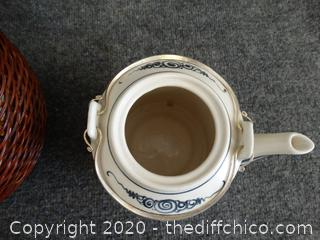 Tea Pot In Basket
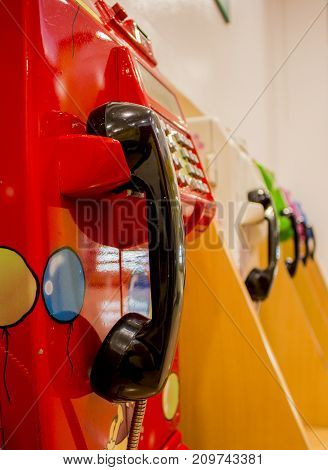 Close up of black ear phone and red payphone (public telephone).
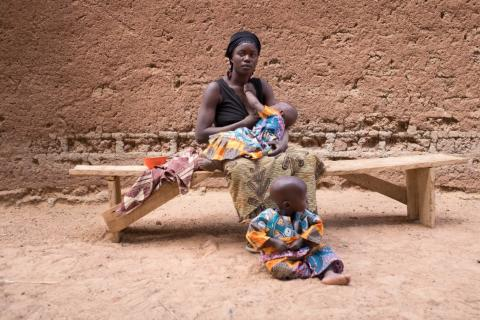 A young woman sits with her two babies, Burkina Faso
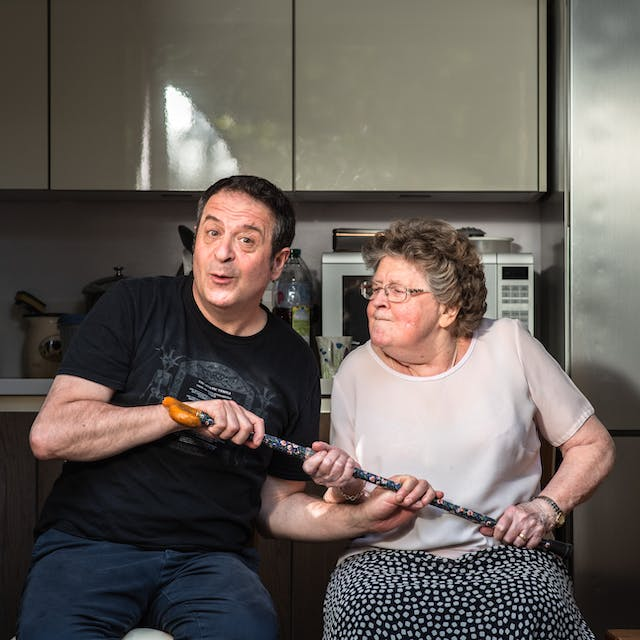 Photograph of a man and his mother sat side by side in a kitchen. The man wearing a black t-shirt and blue trousers is seated on the left has a cheeky look on his face, looking straight to camera. His mother on the right is wearing a pink blouse and blue patterned skirt and is looking towards him with pursed lips and a slightly annoyed and determined look on her face. She is thrusting her walking stick towards him with both hands, handle end first. Her son also has both his hands clasped to the stick. It looks as though they are both having a tussle over the stick. In the background are grey kitchen units, a microwave, the tap of the sink and a large silver fridge.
══════
Aim of the exercise: Output a faithful copy of the data, with each picture left out.

Response:
 Tea Pot In Basket
 Close up of black ear phone and red payphone (public telephone).
 A young woman sits with her two babies, Burkina Faso
 Photograph of a man and his mother sat side by side in a kitchen. The man wearing a black t-shirt and blue trousers is seated on the left has a cheeky look on his face, looking straight to camera. His mother on the right is wearing a pink blouse and blue patterned skirt and is looking towards him with pursed lips and a slightly annoyed and determined look on her face. She is thrusting her walking stick towards him with both hands, handle end first. Her son also has both his hands clasped to the stick. It looks as though they are both having a tussle over the stick. In the background are grey kitchen units, a microwave, the tap of the sink and a large silver fridge.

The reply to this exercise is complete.